All of a sudden the City Jester’s face clouded and he looked worriedly at the seven members of the Commission. Then he suddenly turned to the many public attending the Tribune, and pointing with his left hand at the Commission he spoke in a confidential manner, “is it not strange that they cannot agree about something that each human is deemed to possess, yet they unanimously share the view that I undermine the safety of the State? Therefore is it not strange that I am on trial because I claim that they are confused, and that they do not know who they are, and thus they are incapable of telling us the truth about things that are essential to us as humans, for the opportunity of our lives?”

When the tumult in the Hall had quietened down it was the Commission’s turn to deliver various fiery arguments. None were in favour of the City Jester of Utrecht and the atmosphere in the public gallery began to turn against him. The arguments from the Commission gave most people the impression that the Jester was pleading for a radical abolition of personality, personal style, unique clothing or even of having a mind of one’s own. The Jester became more and more isolated as his words were cleverly twisted. And so it happened that almost no-one could or would testify in favour of the City Jester of Utrecht, who quietly, and seemingly unaffected by it all, sat waiting at the table, holding his pen in front of an empty sheet of paper.

Toward the end of the process he called forth a student of the School for Jesters. This brave young woman was the only person who was prepared to speak as an expert witness in favour of the City Jester’s case. Although two Jesters were not allowed to appear in a lawsuit, the King permitted a student Jester to speak on this occasion. And she pleaded as follows, “Identity is a mystery. Identity does not express itself in the form of our body, our knowledge or our possessions. It has many layers and it changes continuously. It is always sparkling and tasteful and has neither colour nor odour, always fresh and calorie-free, without aftertaste or extraneous flavour. Identity is the substance necessary for all human life on earth. Some people can survive without water for days and without food for months, but there is no-one that can live without identity. Identity is the universal former, transformer and solver and creates the conditions for all fortunate or unfortunate situations in the world. The adhesion of the identity molecules to each other is so strong, that even when we think we have lost every form of identity, others can still recognise and identify us. Not by our body, not by our gender, not by our nationality or our bank account, but sometimes just by the light in our eyes. Identity does not know fixations, like character does. It is a higher form of art within which we model ourselves in the image of our highest endeavour. Identity is ‘work in progress’ and not an end result. It is a process, a plasma, something we ourselves promise we are or will become.”

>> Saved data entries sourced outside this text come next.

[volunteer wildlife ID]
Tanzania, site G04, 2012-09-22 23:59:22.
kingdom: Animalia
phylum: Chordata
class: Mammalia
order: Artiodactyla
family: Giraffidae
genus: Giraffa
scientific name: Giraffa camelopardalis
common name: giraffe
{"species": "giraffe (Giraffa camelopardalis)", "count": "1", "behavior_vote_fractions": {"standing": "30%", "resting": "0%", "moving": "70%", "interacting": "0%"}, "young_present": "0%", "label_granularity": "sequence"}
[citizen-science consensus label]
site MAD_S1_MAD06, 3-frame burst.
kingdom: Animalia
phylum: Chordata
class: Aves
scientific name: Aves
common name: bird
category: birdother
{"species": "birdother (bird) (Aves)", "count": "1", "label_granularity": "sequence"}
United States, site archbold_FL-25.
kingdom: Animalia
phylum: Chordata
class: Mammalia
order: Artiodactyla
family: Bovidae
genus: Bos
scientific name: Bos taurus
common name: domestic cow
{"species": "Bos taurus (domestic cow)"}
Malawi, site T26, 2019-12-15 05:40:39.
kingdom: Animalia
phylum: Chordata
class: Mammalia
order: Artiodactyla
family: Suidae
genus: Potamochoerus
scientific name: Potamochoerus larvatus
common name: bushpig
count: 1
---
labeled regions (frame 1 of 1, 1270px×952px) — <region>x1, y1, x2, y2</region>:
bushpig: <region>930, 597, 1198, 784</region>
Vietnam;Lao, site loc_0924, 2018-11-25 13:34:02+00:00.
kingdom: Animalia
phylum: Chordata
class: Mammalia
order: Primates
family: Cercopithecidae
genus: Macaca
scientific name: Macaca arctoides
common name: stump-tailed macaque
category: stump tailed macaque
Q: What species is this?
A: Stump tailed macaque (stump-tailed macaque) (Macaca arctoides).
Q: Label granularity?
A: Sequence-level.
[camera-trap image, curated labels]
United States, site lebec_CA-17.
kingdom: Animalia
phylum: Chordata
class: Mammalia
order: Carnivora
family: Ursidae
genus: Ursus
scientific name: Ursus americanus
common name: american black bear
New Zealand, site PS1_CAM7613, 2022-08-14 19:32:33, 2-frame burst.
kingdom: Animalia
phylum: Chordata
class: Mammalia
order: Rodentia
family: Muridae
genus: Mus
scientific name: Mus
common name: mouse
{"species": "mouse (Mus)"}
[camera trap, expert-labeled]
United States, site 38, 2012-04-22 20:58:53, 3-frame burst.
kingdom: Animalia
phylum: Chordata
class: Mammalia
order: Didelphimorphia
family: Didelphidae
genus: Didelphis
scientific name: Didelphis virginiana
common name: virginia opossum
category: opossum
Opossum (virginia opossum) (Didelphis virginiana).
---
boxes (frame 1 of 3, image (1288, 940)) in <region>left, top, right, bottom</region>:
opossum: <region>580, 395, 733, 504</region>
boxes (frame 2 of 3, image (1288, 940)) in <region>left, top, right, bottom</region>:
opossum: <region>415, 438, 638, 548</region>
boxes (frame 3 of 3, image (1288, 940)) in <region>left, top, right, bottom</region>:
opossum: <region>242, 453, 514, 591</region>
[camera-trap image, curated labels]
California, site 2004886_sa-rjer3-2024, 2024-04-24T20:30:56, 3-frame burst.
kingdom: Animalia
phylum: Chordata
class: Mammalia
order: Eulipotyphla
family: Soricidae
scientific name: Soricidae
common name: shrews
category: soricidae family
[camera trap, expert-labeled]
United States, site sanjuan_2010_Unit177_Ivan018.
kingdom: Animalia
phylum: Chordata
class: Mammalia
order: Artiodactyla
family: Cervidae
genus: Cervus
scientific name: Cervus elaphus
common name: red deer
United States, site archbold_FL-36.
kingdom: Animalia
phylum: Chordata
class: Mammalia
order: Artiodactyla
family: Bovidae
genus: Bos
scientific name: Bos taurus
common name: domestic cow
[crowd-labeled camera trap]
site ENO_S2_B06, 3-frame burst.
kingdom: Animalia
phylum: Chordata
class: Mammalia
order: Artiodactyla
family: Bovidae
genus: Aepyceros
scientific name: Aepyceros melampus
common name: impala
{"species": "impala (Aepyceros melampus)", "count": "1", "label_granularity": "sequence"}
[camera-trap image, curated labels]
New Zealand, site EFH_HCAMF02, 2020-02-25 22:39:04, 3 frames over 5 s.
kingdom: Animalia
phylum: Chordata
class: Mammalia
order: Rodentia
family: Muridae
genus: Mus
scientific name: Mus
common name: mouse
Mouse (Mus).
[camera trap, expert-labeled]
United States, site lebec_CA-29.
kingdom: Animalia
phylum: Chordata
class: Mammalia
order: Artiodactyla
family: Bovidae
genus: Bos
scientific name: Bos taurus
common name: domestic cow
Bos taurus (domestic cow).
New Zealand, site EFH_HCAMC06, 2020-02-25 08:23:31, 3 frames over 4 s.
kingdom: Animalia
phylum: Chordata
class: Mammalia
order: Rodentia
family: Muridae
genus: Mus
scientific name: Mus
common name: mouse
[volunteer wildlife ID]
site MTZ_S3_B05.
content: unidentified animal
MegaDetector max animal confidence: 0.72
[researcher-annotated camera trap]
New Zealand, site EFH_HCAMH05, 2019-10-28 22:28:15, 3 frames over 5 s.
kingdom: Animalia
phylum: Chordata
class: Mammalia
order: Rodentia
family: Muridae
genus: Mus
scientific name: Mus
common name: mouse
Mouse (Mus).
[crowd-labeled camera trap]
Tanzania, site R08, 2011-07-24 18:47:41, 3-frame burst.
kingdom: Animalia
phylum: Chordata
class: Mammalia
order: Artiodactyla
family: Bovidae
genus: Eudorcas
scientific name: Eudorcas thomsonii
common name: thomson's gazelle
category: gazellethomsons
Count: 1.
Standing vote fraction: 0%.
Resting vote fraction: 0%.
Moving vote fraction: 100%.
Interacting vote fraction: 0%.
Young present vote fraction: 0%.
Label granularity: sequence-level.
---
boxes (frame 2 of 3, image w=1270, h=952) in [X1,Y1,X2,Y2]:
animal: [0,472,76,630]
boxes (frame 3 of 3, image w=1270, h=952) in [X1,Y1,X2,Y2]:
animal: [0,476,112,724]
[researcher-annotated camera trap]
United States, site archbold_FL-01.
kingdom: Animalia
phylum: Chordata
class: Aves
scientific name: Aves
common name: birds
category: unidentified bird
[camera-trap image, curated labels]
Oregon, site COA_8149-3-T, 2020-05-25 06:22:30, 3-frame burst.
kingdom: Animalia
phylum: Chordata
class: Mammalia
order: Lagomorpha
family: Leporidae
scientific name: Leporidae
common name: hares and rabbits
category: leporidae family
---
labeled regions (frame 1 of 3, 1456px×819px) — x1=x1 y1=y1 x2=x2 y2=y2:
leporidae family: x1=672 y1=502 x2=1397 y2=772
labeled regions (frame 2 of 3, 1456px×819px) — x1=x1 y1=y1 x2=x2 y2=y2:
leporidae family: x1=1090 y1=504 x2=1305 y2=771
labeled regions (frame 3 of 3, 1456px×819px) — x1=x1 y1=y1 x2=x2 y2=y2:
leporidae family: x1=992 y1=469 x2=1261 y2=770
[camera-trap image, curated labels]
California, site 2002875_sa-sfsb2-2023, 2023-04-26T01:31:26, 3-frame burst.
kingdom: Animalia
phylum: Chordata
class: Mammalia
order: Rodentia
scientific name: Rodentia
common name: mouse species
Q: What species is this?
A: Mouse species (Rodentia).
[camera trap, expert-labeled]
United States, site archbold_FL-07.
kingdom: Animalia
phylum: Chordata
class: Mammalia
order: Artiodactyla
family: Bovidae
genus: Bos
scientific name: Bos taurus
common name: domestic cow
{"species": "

The City Jester smiled encouragingly at his student and had the plea registered as the sole evidence in his case. Now although this case was lost and the City Jester was sentenced to a lengthy punishment of community service, the changes that had begun could not be held back anymore.

As a final note to this story, we managed to get hold of a pamphlet that the City Jester had distributed in the canteen used by those doing community service. In the pamphlet he laid out his own answer to the question:

Who am I? or, Why is identity important?

  1. Identity is a tool for making our experience conscious.
  2. Identity is the coherent condensation of conscious choices.
  3. Identity is an interface that makes what we have chosen harmonious or not.
  4. Identity is a dynamic translation station of the unknown.
  5. Identity is not something to possess but to use, to change and develop.
  6. Identity is a higher art form.
  7. In what image do we create our identity?
  8. Identity is far more what we will NOT do, to enable what we WILL do.
  9. Identity is the integrity of the many roles we take on each day.
  10. Identity is the way we react to that which is needed and important.
  11. Identity is NOT what we become through time, nationality and religion, school, our friends and parents..., but what we are by how we ourselves respond to all these things.